START Data for the task

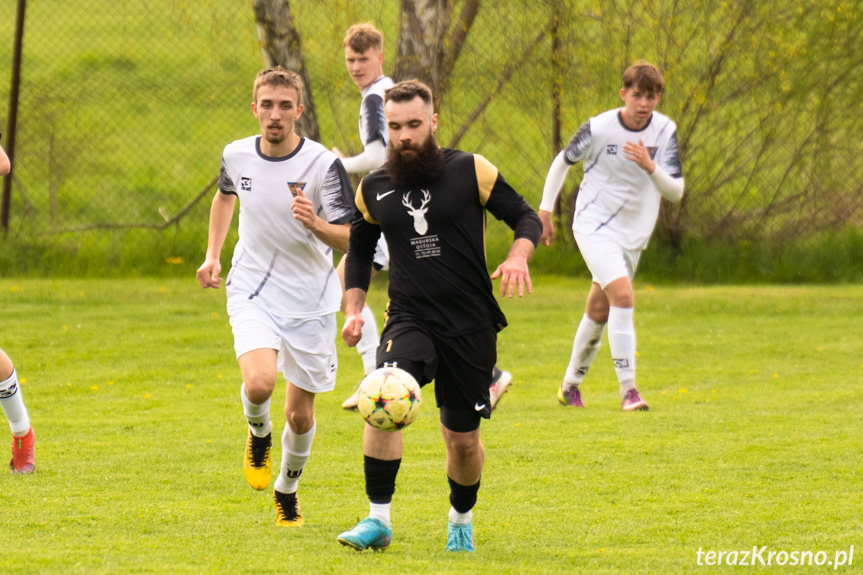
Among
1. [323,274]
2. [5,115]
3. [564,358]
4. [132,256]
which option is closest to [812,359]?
[564,358]

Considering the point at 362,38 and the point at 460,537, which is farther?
the point at 362,38

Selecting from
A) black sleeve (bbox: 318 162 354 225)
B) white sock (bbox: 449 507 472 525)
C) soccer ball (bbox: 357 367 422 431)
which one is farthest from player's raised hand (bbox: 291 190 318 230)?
white sock (bbox: 449 507 472 525)

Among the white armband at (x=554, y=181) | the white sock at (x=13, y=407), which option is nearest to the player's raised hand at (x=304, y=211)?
the white sock at (x=13, y=407)

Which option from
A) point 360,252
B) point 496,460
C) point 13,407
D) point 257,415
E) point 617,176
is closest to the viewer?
point 360,252

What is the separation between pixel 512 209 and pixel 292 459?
1453mm

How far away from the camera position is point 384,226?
4.60 metres

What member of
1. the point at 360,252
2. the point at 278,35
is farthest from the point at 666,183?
the point at 278,35

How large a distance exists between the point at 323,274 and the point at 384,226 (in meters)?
0.83

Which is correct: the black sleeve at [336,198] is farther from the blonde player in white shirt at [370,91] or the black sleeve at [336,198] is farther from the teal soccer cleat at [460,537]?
the blonde player in white shirt at [370,91]

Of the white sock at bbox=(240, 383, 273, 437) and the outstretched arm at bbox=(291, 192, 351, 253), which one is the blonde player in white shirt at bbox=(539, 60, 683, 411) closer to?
the outstretched arm at bbox=(291, 192, 351, 253)

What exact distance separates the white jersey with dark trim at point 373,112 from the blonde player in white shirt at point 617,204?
1.15 metres

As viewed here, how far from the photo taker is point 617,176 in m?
7.98

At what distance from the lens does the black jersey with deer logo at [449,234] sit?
4535 millimetres

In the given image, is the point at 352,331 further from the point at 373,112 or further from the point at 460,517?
the point at 373,112
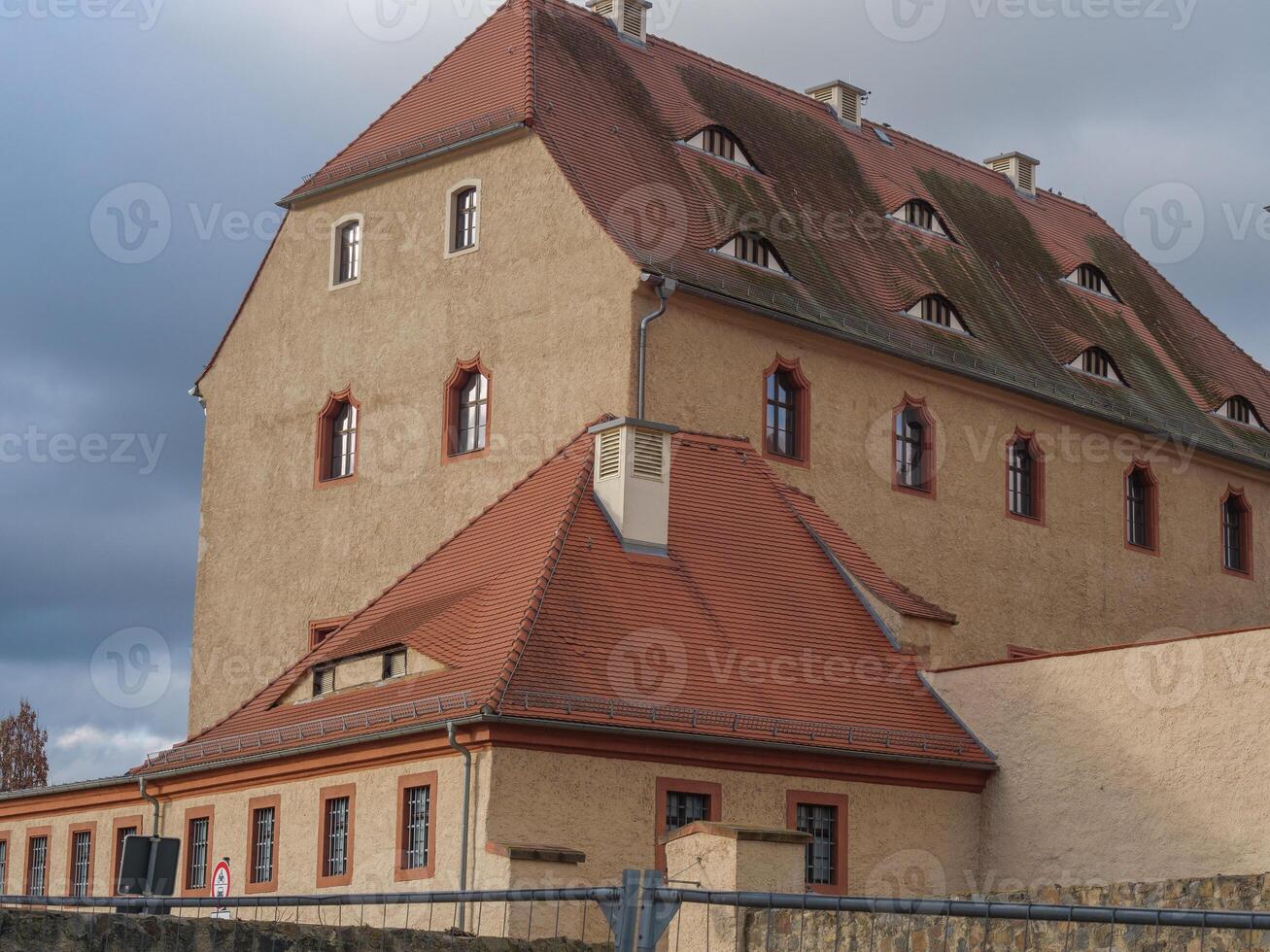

END Data for the task

_What needs to be done_
Convert the part of the rows that opens with the line containing "What member of" and runs through the end of the rows into a JSON list of strings, one string per line, with blank lines dropped. Leave the pictures out.

_Finished exercise_
[
  "What member of",
  "1. the point at 360,252",
  "2. the point at 278,35",
  "is farthest from the point at 666,183?",
  "the point at 278,35",
  "How large a distance exists between the point at 323,274 and the point at 384,226 (in meters)?",
  "0.83",
  "Which is correct: the black sleeve at [336,198] is farther from the blonde player in white shirt at [370,91] or the black sleeve at [336,198] is farther from the teal soccer cleat at [460,537]?",
  "the blonde player in white shirt at [370,91]",
  "Of the white sock at bbox=(240, 383, 273, 437) and the outstretched arm at bbox=(291, 192, 351, 253), which one is the blonde player in white shirt at bbox=(539, 60, 683, 411) closer to?",
  "the outstretched arm at bbox=(291, 192, 351, 253)",
  "What exact distance separates the white jersey with dark trim at point 373,112 from the blonde player in white shirt at point 617,204?",
  "1.15 metres",
  "As viewed here, how far from the photo taker is point 617,176 in m?",
  "7.98",
  "At what distance from the lens does the black jersey with deer logo at [449,234] sit?",
  "4535 millimetres",
  "In the given image, is the point at 352,331 further from the point at 373,112 or further from the point at 460,517?",
  "the point at 373,112"
]